Scott Tustison created KARAF-2364:
-------------------------------------
Summary: org.apache.karaf.jaas.boot.principal.RolePrincipal class
should implement Group, not Principal
Key: KARAF-2364
URL: https://issues.apache.org/jira/browse/KARAF-2364
Project: Karaf
Issue Type: Bug
Affects Versions: 2.3.1
Reporter: Scott Tustison
When using the Karaf JAAS LDAPLoginModule in combination with Apache CXF (or a
similar product), there is no way to determine whether the Principal obtained
from the Subject corresponds to a user or a role(group). CXF
(org.apache.cxf.interceptor.security.DefaultSecurityContext.findPrincipal())

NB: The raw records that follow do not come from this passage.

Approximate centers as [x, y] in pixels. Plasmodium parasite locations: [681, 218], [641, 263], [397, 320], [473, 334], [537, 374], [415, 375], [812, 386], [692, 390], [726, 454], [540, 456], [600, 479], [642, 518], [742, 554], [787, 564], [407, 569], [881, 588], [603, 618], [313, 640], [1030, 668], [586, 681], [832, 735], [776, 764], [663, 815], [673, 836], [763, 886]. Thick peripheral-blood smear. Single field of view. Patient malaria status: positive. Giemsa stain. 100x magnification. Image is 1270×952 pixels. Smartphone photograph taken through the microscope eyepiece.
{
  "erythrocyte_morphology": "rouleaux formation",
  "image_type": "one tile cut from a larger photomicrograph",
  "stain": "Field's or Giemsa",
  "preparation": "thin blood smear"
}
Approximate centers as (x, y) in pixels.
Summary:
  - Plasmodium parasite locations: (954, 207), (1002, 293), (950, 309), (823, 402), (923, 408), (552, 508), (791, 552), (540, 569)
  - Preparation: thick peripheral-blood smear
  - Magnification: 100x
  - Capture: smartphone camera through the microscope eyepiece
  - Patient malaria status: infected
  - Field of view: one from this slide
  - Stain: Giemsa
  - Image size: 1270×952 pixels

will attempt to pull out a Principal which is not a java.security.acl.Group.
However, since the JAAS login module does not make use of the
java.security.acl.Group interface for its RolePrincipal, there is no way to
determine the correct Principal to use. This can end up with Apache CXF
generating a SAML assertion for a group that belongs to a user instead of the
user itself, which is obviously invalid.
If RolePrincipal implemented Group instead of Principal it would fix this issue.
--
This message is automatically generated by JIRA.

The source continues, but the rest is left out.